Could you reproduce, verbatim, the lines in the rows below from the one containing "Is pixel 123" through the last line of the rows, inclusive?

^^^^^^^^^^^^^^^^

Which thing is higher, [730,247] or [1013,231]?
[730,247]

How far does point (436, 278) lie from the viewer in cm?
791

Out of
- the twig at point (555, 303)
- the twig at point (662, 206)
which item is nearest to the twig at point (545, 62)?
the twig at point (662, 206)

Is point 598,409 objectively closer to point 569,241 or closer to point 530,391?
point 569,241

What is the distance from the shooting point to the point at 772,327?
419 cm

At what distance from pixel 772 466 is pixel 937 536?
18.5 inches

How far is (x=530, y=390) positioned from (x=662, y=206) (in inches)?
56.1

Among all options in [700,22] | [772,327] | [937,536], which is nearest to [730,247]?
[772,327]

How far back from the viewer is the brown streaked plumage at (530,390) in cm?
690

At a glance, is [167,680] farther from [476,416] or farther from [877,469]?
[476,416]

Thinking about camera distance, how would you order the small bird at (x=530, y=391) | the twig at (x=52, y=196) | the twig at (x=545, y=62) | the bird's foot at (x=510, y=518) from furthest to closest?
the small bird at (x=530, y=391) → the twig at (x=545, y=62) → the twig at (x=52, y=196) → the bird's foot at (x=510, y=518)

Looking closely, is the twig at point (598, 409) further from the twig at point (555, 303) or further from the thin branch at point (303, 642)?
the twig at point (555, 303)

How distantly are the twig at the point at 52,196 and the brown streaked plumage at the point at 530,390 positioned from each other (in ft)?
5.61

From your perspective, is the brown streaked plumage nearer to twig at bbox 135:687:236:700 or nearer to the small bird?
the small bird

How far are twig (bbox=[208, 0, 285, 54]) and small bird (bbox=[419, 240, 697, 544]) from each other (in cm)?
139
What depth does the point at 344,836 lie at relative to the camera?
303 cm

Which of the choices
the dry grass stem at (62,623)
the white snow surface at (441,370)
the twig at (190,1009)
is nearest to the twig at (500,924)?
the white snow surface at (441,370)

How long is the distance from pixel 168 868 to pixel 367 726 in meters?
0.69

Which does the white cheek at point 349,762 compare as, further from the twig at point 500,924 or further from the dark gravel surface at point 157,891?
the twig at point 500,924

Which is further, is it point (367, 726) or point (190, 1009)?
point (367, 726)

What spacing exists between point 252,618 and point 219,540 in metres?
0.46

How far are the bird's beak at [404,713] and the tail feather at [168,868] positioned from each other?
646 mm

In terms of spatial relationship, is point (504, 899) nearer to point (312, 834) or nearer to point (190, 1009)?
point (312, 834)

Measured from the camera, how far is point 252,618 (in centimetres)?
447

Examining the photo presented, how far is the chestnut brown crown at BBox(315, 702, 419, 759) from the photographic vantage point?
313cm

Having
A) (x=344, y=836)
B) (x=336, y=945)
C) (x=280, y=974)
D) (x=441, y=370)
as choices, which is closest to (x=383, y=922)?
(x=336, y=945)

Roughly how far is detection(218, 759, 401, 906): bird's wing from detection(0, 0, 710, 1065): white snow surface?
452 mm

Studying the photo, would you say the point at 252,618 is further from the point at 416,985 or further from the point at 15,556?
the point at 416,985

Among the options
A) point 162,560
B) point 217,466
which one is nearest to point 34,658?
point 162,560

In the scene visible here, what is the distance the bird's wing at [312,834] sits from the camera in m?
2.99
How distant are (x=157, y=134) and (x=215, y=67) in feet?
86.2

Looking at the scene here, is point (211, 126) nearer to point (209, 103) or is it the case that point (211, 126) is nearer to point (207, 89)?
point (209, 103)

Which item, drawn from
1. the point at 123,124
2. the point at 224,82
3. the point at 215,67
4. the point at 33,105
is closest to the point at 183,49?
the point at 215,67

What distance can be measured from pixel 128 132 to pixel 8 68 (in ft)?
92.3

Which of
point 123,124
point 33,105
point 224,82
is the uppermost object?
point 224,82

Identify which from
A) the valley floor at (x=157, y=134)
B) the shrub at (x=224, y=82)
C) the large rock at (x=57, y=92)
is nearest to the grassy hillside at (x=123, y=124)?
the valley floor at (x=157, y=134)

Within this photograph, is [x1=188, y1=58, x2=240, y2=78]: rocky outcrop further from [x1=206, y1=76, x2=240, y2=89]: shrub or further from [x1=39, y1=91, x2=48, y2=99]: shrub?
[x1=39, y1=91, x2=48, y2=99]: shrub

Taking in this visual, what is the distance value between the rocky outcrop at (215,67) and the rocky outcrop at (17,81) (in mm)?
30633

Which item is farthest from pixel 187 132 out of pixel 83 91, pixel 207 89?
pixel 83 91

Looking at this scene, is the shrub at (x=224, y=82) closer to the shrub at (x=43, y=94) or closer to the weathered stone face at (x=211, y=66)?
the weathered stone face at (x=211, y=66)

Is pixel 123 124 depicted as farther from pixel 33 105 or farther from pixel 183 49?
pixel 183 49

^^^^^^^^^^^^^^^^

### THE REPLY
Is pixel 123 124 depicted as farther from pixel 33 105 or farther from pixel 183 49?
pixel 183 49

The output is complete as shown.